**RECORDS TO PROCESS**:
>>>

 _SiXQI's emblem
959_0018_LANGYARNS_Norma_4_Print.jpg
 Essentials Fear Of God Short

<<<
>>>

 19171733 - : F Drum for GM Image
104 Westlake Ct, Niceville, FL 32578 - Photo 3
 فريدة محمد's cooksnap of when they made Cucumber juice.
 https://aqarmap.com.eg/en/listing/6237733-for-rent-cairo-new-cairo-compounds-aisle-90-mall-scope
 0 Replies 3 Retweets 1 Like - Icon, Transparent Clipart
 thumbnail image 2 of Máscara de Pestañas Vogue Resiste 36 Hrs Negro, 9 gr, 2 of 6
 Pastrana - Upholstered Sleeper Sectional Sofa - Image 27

<<<

**ACTIVITY**: All that is wanted is an exact copy of the lines above from the one with "فريدة محمد's cooksnap" through the one with "Pastrana - Upholstered", with both ends included.

**ANSWER SECTION**:
 فريدة محمد's cooksnap of when they made Cucumber juice.
 https://aqarmap.com.eg/en/listing/6237733-for-rent-cairo-new-cairo-compounds-aisle-90-mall-scope
 0 Replies 3 Retweets 1 Like - Icon, Transparent Clipart
 thumbnail image 2 of Máscara de Pestañas Vogue Resiste 36 Hrs Negro, 9 gr, 2 of 6
 Pastrana - Upholstered Sleeper Sectional Sofa - Image 27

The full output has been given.